### [Stated problem]
Present every item below as a JSON list of strings, with one string for each line and no strings for blank lines.
---------- Given data ----------
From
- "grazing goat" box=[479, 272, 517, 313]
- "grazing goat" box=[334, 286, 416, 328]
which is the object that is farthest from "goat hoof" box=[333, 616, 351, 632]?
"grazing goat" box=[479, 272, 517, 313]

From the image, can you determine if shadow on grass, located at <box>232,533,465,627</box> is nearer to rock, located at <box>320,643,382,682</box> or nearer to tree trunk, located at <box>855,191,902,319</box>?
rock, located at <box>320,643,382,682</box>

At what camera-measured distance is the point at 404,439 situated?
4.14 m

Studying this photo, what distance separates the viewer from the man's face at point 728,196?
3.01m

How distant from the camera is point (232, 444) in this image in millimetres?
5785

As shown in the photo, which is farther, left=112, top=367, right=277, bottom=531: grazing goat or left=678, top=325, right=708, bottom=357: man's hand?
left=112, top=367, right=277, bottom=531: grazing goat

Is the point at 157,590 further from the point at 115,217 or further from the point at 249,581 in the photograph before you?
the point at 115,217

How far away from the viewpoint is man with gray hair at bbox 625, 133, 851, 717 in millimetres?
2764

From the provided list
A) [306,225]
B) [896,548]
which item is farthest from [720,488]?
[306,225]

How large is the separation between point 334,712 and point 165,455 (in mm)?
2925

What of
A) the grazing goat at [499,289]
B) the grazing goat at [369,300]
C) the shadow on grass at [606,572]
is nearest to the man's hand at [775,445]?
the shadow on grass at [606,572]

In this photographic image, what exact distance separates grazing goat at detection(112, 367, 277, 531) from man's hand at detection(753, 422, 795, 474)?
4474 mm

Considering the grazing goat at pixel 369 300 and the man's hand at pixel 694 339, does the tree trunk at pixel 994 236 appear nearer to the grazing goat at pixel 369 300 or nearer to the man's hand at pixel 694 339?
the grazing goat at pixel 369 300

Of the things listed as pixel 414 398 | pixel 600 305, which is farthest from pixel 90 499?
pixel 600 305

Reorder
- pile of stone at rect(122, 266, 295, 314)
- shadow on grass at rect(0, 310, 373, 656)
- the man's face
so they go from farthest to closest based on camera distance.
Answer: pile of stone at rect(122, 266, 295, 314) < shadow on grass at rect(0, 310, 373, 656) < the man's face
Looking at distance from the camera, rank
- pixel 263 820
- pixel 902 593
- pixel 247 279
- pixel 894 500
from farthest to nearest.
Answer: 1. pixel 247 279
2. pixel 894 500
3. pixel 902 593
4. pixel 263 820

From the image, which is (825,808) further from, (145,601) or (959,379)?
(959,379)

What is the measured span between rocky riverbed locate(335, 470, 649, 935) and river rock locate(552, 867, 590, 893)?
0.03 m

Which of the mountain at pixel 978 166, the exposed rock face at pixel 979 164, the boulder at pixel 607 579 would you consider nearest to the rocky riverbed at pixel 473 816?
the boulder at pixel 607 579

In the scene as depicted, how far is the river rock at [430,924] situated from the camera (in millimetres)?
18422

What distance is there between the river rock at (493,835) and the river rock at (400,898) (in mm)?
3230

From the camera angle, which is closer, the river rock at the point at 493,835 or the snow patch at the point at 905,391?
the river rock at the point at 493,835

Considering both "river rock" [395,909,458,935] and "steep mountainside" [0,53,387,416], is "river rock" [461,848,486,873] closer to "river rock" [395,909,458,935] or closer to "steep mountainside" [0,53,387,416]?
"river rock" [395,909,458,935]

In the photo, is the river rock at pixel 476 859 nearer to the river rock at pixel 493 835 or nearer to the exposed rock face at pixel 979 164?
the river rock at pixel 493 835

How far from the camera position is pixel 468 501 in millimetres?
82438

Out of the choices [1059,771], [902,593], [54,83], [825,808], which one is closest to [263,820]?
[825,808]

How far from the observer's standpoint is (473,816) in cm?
----------
### [Completed exercise]
[
  "From",
  "- \"grazing goat\" box=[479, 272, 517, 313]",
  "- \"grazing goat\" box=[334, 286, 416, 328]",
  "which is the object that is farthest from \"goat hoof\" box=[333, 616, 351, 632]?",
  "\"grazing goat\" box=[479, 272, 517, 313]",
  "From the image, can you determine if shadow on grass, located at <box>232,533,465,627</box> is nearer to rock, located at <box>320,643,382,682</box> or nearer to tree trunk, located at <box>855,191,902,319</box>?",
  "rock, located at <box>320,643,382,682</box>",
  "At what camera-measured distance is the point at 404,439 situated?",
  "4.14 m",
  "Studying this photo, what distance separates the viewer from the man's face at point 728,196?",
  "3.01m",
  "How distant from the camera is point (232, 444) in this image in millimetres?",
  "5785",
  "As shown in the photo, which is farther, left=112, top=367, right=277, bottom=531: grazing goat or left=678, top=325, right=708, bottom=357: man's hand?",
  "left=112, top=367, right=277, bottom=531: grazing goat",
  "Is the point at 157,590 further from the point at 115,217 or further from the point at 249,581 in the photograph before you?",
  "the point at 115,217",
  "How far away from the viewpoint is man with gray hair at bbox 625, 133, 851, 717 in millimetres?",
  "2764",
  "From the provided list",
  "A) [306,225]",
  "B) [896,548]",
  "which item is farthest from [720,488]?",
  "[306,225]",
  "How large is the separation between point 334,712 and point 165,455 (in mm)?",
  "2925",
  "What of",
  "A) the grazing goat at [499,289]",
  "B) the grazing goat at [369,300]",
  "C) the shadow on grass at [606,572]",
  "is nearest to the man's hand at [775,445]?",
  "the shadow on grass at [606,572]",
  "In this photographic image, what exact distance separates grazing goat at detection(112, 367, 277, 531) from man's hand at detection(753, 422, 795, 474)?",
  "4474 mm",
  "Considering the grazing goat at pixel 369 300 and the man's hand at pixel 694 339, does the tree trunk at pixel 994 236 appear nearer to the grazing goat at pixel 369 300 or nearer to the man's hand at pixel 694 339?",
  "the grazing goat at pixel 369 300",
  "Of the things listed as pixel 414 398 | pixel 600 305, which is farthest from pixel 90 499?",
  "pixel 600 305",
  "Reorder",
  "- pile of stone at rect(122, 266, 295, 314)",
  "- shadow on grass at rect(0, 310, 373, 656)",
  "- the man's face",
  "so they go from farthest to closest based on camera distance.",
  "Answer: pile of stone at rect(122, 266, 295, 314) < shadow on grass at rect(0, 310, 373, 656) < the man's face",
  "Looking at distance from the camera, rank",
  "- pixel 263 820",
  "- pixel 902 593",
  "- pixel 247 279",
  "- pixel 894 500",
  "from farthest to nearest.",
  "Answer: 1. pixel 247 279",
  "2. pixel 894 500",
  "3. pixel 902 593",
  "4. pixel 263 820",
  "From the image, which is (825,808) further from, (145,601) or (959,379)?",
  "(959,379)",
  "What is the measured span between rocky riverbed locate(335, 470, 649, 935) and river rock locate(552, 867, 590, 893)?",
  "0.03 m",
  "Which of the mountain at pixel 978 166, the exposed rock face at pixel 979 164, the boulder at pixel 607 579 would you consider nearest to the rocky riverbed at pixel 473 816?",
  "the boulder at pixel 607 579",
  "In the scene as depicted, how far is the river rock at [430,924] situated from the camera (in millimetres)?",
  "18422",
  "What distance is there between the river rock at (493,835) and the river rock at (400,898) (in mm)?",
  "3230",
  "From the camera angle, which is closer, the river rock at the point at 493,835 or the snow patch at the point at 905,391?",
  "the river rock at the point at 493,835",
  "Considering both \"river rock\" [395,909,458,935] and \"steep mountainside\" [0,53,387,416], is \"river rock\" [461,848,486,873] closer to \"river rock\" [395,909,458,935] or closer to \"steep mountainside\" [0,53,387,416]?",
  "\"river rock\" [395,909,458,935]",
  "In the photo, is the river rock at pixel 476 859 nearer to the river rock at pixel 493 835 or nearer to the exposed rock face at pixel 979 164?",
  "the river rock at pixel 493 835",
  "How far from the camera position is pixel 468 501 in millimetres?",
  "82438",
  "Out of the choices [1059,771], [902,593], [54,83], [825,808], which one is closest to [263,820]?",
  "[825,808]",
  "How far from the observer's standpoint is (473,816) in cm?"
]